Q7. Suppose you have built a neural network having 1 input, 1 hidden and 1 output layer. You decide to initialize the weights and biases to be zero. Which of the following statements is true?

  1. Each neuron in the hidden layer will perform the same computation in the first iteration. But after one iteration of gradient descent they will learn to compute different things because we have “broken symmetry”.
  2. The hidden layer’s neurons will perform different computations from each other even in the first iteration; their parameters will thus keep evolving in their own way.
  3. Each neuron in the hidden layer will perform the same computation. So even after multiple iterations of gradient descent each neuron in the layer will be computing the same thing as other neurons.

Answer: 3
Explanation: By initializing the weights and biases to 0, Each neuron in the hidden layer will perform the same computation. So even after multiple iterations of gradient descent each neuron in the layer will be computing the same thing as other neurons. Refer to this beautiful explanation by Andrew Ng to know more.

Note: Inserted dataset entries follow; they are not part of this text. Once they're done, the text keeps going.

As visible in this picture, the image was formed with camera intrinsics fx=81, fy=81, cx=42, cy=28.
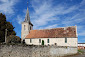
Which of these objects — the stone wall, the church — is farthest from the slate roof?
the stone wall

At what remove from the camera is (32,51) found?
554 inches

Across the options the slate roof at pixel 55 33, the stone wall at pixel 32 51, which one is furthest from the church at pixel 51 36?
the stone wall at pixel 32 51

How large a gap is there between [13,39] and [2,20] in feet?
30.5

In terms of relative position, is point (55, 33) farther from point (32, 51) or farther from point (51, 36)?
point (32, 51)

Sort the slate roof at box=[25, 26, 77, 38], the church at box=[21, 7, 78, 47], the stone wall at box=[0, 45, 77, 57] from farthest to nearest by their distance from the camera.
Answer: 1. the slate roof at box=[25, 26, 77, 38]
2. the church at box=[21, 7, 78, 47]
3. the stone wall at box=[0, 45, 77, 57]

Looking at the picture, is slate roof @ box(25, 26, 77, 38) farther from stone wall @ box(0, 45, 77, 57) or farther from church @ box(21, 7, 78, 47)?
stone wall @ box(0, 45, 77, 57)

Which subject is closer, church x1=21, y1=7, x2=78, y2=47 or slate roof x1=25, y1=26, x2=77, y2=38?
church x1=21, y1=7, x2=78, y2=47

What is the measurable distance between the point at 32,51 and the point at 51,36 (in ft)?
50.9

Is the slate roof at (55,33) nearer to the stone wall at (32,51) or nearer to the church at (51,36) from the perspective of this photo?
the church at (51,36)

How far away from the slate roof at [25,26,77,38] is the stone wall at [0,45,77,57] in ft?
19.7

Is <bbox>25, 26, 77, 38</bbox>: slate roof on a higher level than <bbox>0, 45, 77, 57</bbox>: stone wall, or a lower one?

Q8. Suppose we have a neural network having 10 nodes in the input layer, 5 nodes in the hidden layer and 1 node in the output layer. What will be the dimension of b1 (first layer bias) and b2 (second layer bias)?

  1. b1:5×1, b2:1×1
  2. b1:1×10, b2:1×5
  3. b1:1×5, b2:5×10
  4. b1:5×10, b2:1×5

Answer: 1
Explanation: Generally, the bias dimensions for a layer is (next layer nodes x 1) so the answer is b1:5×1, b2:1×1. Refer to this beautiful explanation by Andrew Ng to know more.